• [PROBLEM REQUIREMENTS] Write out exactly the lines running from the one with "kingdom: Animalia" to the last line of the entries, keeping both the first and the last.

• [DATA FOR THIS EXERCISE]
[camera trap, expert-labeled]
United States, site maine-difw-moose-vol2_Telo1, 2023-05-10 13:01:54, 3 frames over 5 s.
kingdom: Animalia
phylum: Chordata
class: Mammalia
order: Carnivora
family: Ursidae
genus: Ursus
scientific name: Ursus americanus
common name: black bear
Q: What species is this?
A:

• [WORKED SOLUTION]
kingdom: Animalia
phylum: Chordata
class: Mammalia
order: Carnivora
family: Ursidae
genus: Ursus
scientific name: Ursus americanus
common name: black bear
Q: What species is this?
A:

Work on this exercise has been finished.